J. Planar Chromatogr. 35, 635-641 (2022). HPTLC of leflunomide on silica gel with toluene - chloroform - ethanol 2:2:1. Quantitative determination by absorbance measurement at 266 nm. The hRF value for leflunomide was 53. Linearity was between 100 and 600 ng/zone. Intermediate precisions were below 2 % (n=6). LOD and LOQ were 4 and 13 ng/zone, respectively. Recovery was between 100.8 and 103.8 %.

J Chrom Sci, bmad055 (2022). Standards of antiglycemic drugs were metformin hydrochloride (S1, a biguanide), glibenclamide (S2 = glyburide, a sulfonylurea), pioglitazone hydrochloride (S3, a thiazolidinedione), repaglinide (S4, a glinide). Samples were methanolic solutions of commercial tablets of S1 with each of the other molecules. The following method was developed by a software-assisted AQbD approach (analytical quality by design): (1) Several TLC separations were tried with toluene together with other solvents and with acidic or basic modifiers, with also variations of 24 method or instrumental parameters. (2) Principal component analysis (PCA) was performed in order to identify two principal components (PCs) responsible for 98 % of the observed variations: namely, resolution and tailing factor. Three critical method parameters (CMPs) had a statistically significant impact on the PCs: mobile phase (MP) composition, ammonium acetate concentration in MP, and saturation time. (3) To optimize these CMPs, the Box–Behnken design was implemented in 15 software-proposed experiments; the impacts of the 3 CMPs on the 2 PCs were evaluated by ANOVA, multiple regression analysis, and 2D and 3D contour plots. (4) The optimal CMPs ranges were determined by defining a MODR (method operable design region) on the superposed contour plots, and one TLC condition was selected as analytical control point.
TLC on silica gel pre-washed with 10 mL methanol, dried and activated 10 min at 100° C. Separation with toluene – ethyl acetate – methanolic solution of 4 % ammonium acetate 7:7:6 after 15 min pre-saturation with 35 % relative humidity.
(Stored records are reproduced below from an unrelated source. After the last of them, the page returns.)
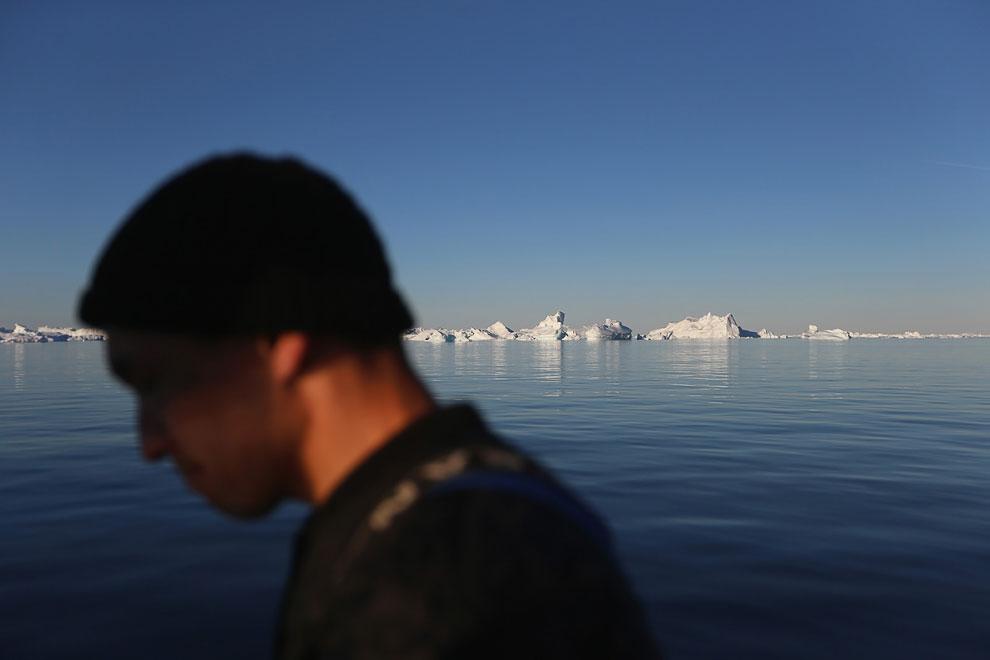 Лодка и айсберги у ледника.  Якобсхавн — крупнейший в мире быстро движущийся ледник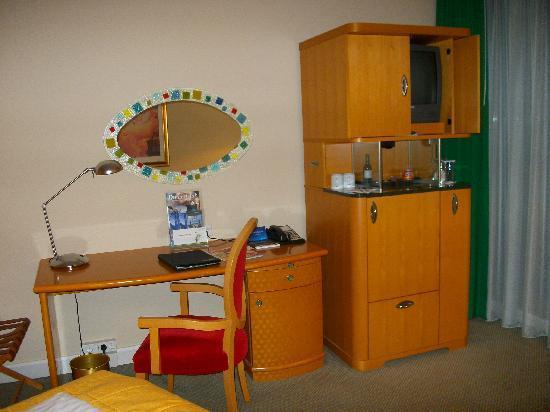 Radisson Blu Hotel, Hannover: RadissonBlu Zimmer - Schreibecke mit Minibar und TV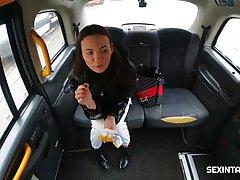 Брюнетка в машине подставляет ротик для минета развратному в...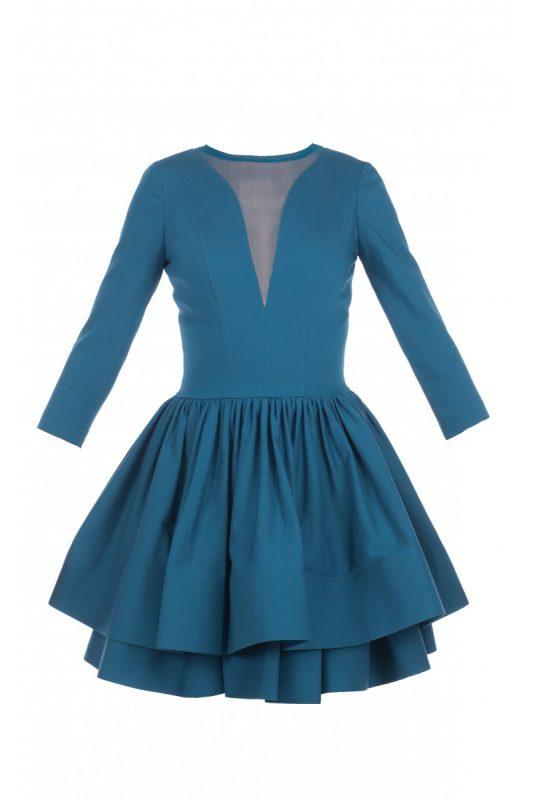 Szmaragdowa sukienka z falbankami i siateczką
Absorption emasurement at UV 254 nm. The hRF values were 13 for S1, 72 for S2, 82 for S3, 38 for S4. LOQ were 263, 387, 73 and 35 ng/zone, respectively. Linearity range was 25–75 µg/zone for S1, 100–300 ng/zone for S2 and S4, 750–2250 ng/zone for S3. Intermediate precision was below 2 %. For accuracy tests, recovery rates were between 97.6–101.4 %.